『サクラ大戦 漫画版』総論

サクラ大戦 漫画版 1 (1)

サクラ大戦 漫画版 1 (1)

 メディアミックス化が行われたフィクション作品においては、諸作品間の強弱関係は変化し続ける。知名度の強弱も変化するし、年表を編纂する際の史料的価値の強弱も変化する。
 サクラ大戦シリーズにおいては、例えば1923年度を舞台にした『サクラ大戦TV』は、後の年代を描いた『サクラ大戦2』等の別作品と内容的につながっていないので、史料としての価値は初めからほぼゼロである。知名度はDVD化の直後等に一時的に大いに伸びたであろうが、それとは無関係に史料的価値は不動のゼロである。
 一方、同じく1923年度を描いた『熱き血潮に』は『サクラ大戦2』の物語と繋がっているので、史料的価値が認められる。初代『サクラ大戦』と矛盾する部分は、今後どちらを「史実」として位置付けるかについて様々な議論がファンの間で続くであろう。
 また歌謡ショウ『紅蜥蜴』の史料的価値が『豪華絢爛』によって大いに損なわれた経緯は、以前別の記事(http://d.hatena.ne.jp/gureneko/20130812/1376279031)に書いた通りである。
 そして現在急速な強大化の動きを感じる作品が、政一九氏の描く『サクラ大戦 漫画版』である。
 話の進み具合は非常にゆっくりであり、西暦2002年に書き始められた作品であるというのに、まだ初代『サクラ大戦』の内容すら消化していない。だがゲームや小説やアニメの新作が長年作られない間にも描き続けられてきた事で、徐々に力をつけてきた。そしてこの漫画の内容をそのままアニメ化して全世界に発信するという"TOMOTOON"化の構想により、今後一気に知名度を高める可能性が出てきたのである(参照→http://d.hatena.ne.jp/gureneko/20130805/1375633888)。

課題の構成:
**a.** サクラ大戦シリーズについての本文によると、『サクラ大戦 漫画版』が書き始められたのは西暦何年か。
**b.** サクラ大戦シリーズについての本文の最後の文のあとから、続きを書いてください。

記録データ:
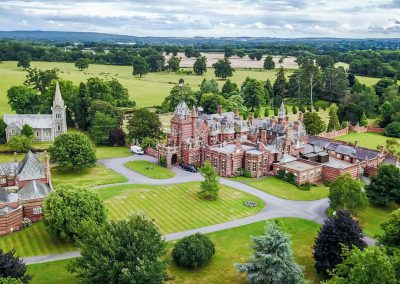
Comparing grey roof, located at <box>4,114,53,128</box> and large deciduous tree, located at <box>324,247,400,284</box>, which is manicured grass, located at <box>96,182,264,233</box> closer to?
large deciduous tree, located at <box>324,247,400,284</box>

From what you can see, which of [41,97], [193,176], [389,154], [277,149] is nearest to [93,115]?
[41,97]

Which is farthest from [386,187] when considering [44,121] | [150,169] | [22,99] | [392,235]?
[22,99]

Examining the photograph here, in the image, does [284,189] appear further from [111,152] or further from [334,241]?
[111,152]

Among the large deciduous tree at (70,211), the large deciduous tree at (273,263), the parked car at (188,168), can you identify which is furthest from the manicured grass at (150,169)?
the large deciduous tree at (273,263)

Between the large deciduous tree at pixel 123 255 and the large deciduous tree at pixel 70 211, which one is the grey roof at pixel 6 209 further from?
the large deciduous tree at pixel 123 255

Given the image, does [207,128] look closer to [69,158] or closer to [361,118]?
[69,158]
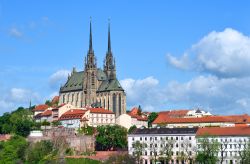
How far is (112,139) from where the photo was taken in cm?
10681

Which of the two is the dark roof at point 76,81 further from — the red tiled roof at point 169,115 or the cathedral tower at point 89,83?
the red tiled roof at point 169,115

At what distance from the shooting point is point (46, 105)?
147250 millimetres

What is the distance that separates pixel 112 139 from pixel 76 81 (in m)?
40.1

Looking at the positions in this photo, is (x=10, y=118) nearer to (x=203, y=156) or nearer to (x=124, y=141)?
(x=124, y=141)

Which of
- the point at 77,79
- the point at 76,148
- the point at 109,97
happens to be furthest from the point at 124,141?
the point at 77,79

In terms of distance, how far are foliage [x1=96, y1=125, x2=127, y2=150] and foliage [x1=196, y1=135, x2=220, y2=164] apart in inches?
689

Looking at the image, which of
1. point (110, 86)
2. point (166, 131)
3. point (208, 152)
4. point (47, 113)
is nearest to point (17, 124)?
point (47, 113)

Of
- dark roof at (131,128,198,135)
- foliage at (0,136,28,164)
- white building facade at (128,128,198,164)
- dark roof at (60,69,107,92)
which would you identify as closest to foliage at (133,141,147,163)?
white building facade at (128,128,198,164)

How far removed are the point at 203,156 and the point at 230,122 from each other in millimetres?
30596

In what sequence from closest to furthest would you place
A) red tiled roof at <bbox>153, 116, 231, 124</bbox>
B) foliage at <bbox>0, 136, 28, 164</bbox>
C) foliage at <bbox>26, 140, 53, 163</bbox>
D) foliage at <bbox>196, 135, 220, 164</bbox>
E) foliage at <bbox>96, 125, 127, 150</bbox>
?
foliage at <bbox>196, 135, 220, 164</bbox> → foliage at <bbox>0, 136, 28, 164</bbox> → foliage at <bbox>26, 140, 53, 163</bbox> → foliage at <bbox>96, 125, 127, 150</bbox> → red tiled roof at <bbox>153, 116, 231, 124</bbox>

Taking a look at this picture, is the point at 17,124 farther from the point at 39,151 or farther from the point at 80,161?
the point at 80,161

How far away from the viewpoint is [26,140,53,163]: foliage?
95.2m

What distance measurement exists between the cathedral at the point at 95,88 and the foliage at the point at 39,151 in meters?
33.3

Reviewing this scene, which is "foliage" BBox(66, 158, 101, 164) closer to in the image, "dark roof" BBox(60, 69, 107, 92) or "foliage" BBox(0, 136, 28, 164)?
"foliage" BBox(0, 136, 28, 164)
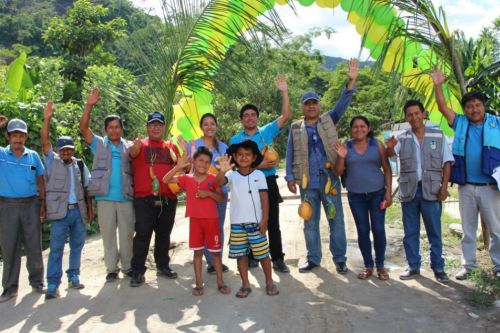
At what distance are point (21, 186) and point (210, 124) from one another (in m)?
1.99

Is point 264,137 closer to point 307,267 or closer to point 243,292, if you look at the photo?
point 307,267

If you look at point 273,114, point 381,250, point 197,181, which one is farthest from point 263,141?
point 273,114

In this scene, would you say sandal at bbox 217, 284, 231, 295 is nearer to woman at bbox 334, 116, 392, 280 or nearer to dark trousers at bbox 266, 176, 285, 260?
dark trousers at bbox 266, 176, 285, 260

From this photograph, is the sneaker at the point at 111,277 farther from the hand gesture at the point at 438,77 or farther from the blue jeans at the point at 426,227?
the hand gesture at the point at 438,77

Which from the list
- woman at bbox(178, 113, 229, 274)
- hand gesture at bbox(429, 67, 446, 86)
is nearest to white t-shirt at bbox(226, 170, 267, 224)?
woman at bbox(178, 113, 229, 274)

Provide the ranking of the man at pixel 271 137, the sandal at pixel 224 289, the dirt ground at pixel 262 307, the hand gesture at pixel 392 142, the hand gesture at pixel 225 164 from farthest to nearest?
the man at pixel 271 137 → the hand gesture at pixel 392 142 → the sandal at pixel 224 289 → the hand gesture at pixel 225 164 → the dirt ground at pixel 262 307

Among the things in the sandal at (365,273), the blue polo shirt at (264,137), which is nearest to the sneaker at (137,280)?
the blue polo shirt at (264,137)

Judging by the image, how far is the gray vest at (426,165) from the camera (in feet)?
14.6

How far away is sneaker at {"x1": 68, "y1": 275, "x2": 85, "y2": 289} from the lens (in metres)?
4.71

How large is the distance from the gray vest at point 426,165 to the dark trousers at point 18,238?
3748 mm

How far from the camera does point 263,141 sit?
496 centimetres

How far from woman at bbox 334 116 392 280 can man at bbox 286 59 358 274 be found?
0.58 ft

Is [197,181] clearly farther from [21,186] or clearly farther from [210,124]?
[21,186]

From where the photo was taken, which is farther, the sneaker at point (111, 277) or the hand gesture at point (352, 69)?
the sneaker at point (111, 277)
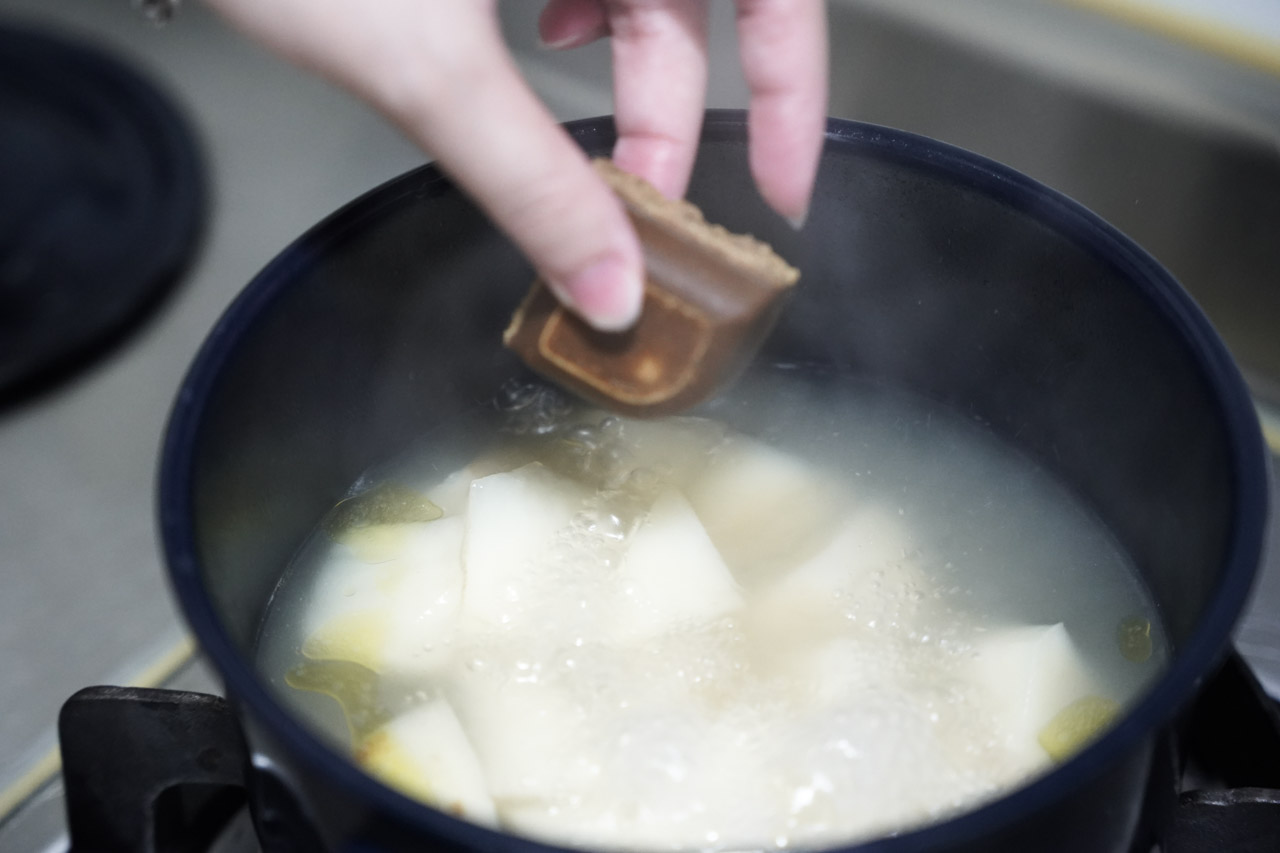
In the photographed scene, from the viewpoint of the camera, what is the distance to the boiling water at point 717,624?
2.20ft

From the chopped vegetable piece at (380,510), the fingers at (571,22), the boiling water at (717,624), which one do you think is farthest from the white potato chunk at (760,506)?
the fingers at (571,22)

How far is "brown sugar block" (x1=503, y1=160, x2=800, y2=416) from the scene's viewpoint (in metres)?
0.66

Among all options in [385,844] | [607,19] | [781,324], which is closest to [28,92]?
[607,19]

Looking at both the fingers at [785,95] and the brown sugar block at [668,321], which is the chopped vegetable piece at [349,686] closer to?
the brown sugar block at [668,321]

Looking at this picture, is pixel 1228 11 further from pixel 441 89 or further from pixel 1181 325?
pixel 441 89

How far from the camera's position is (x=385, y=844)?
0.50m

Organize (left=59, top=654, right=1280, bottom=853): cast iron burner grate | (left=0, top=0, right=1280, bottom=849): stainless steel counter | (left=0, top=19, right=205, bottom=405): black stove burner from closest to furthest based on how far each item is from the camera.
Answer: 1. (left=59, top=654, right=1280, bottom=853): cast iron burner grate
2. (left=0, top=0, right=1280, bottom=849): stainless steel counter
3. (left=0, top=19, right=205, bottom=405): black stove burner

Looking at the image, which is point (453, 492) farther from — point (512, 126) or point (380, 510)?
point (512, 126)

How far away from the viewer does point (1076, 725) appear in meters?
0.72

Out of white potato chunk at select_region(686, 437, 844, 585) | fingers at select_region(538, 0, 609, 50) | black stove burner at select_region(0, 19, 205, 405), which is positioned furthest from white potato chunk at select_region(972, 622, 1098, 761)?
black stove burner at select_region(0, 19, 205, 405)

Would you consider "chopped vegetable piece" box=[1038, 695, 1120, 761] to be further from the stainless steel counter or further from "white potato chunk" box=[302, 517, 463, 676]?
"white potato chunk" box=[302, 517, 463, 676]

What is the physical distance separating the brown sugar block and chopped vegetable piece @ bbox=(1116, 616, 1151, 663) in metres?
0.33

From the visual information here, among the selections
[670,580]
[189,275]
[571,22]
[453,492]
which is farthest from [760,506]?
[189,275]

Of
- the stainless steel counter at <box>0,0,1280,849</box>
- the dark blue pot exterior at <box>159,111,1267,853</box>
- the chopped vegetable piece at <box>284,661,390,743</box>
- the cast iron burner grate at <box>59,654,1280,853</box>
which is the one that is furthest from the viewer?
the stainless steel counter at <box>0,0,1280,849</box>
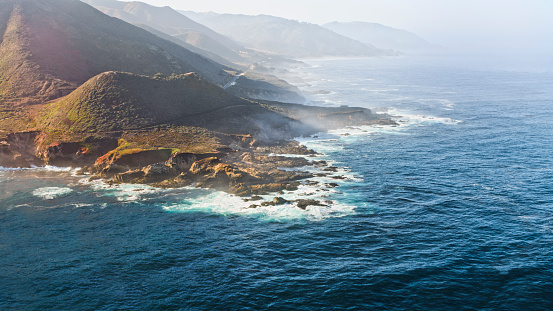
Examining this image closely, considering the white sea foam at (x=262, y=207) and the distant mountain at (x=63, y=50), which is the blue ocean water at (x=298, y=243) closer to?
the white sea foam at (x=262, y=207)

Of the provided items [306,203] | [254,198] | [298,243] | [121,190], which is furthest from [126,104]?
[298,243]

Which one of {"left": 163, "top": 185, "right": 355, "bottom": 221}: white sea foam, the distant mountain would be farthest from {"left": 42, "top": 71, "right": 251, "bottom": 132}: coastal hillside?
{"left": 163, "top": 185, "right": 355, "bottom": 221}: white sea foam

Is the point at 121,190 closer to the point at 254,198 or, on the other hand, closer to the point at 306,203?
the point at 254,198

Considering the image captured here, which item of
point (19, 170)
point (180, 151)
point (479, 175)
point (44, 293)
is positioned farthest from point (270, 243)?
point (19, 170)

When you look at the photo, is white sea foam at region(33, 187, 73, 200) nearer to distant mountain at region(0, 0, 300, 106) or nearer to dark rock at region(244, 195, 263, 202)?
dark rock at region(244, 195, 263, 202)

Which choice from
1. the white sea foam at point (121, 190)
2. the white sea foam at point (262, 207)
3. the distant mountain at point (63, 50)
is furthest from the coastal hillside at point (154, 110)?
the white sea foam at point (262, 207)
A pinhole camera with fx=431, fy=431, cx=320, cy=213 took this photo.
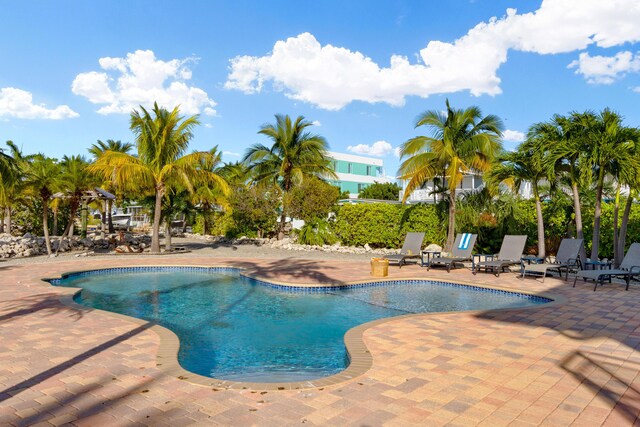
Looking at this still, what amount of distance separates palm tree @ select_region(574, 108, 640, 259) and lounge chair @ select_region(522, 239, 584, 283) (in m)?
1.97

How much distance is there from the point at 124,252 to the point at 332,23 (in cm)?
1469

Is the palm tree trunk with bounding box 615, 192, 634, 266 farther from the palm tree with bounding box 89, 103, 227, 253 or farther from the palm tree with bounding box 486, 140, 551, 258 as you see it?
the palm tree with bounding box 89, 103, 227, 253

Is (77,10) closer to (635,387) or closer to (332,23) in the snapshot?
(332,23)

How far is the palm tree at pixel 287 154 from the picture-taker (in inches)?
1022

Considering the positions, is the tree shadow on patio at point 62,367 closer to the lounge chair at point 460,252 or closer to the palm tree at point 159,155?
the lounge chair at point 460,252

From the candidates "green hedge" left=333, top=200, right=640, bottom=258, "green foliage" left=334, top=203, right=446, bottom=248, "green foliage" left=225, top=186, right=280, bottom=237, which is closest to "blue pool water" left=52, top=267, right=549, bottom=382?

課題ごとの結果:
**a.** 西暦2002年。

**b.**
 知名度の強大化は、間接的に史料的価値の強化にも繋がる。世界中の人間がゲームの『サクラ大戦』よりもTOMOTOON化された『サクラ大戦 漫画版』の方を楽しんでいる状況では、本作を無視した年表を作っても支持はされないであろう。
 また本作は元来からして史料的価値の高い作品であった。『サクラ大戦 漫画版 COLLECTION』の40ページで原作者の広井王子氏は「実は各メディアでの統一を取るためにスタッフ間で協議をしているんですよ。当初から加わっている連中が中心で、僕自身も「こういう風にしたい」という場合には審査されますから(笑)。でも、歌謡ショウとかフィギュアとか、ある程度の違うベクトルというか、いろいろな作品での「ゆらぎ」は認めていますし、当然、政先生のマンガもその中に収まっています。(原文改行)それも、かなり王道としての位置にいますからね。」と言い、本作の史料的価値の高さを権威的に保証している。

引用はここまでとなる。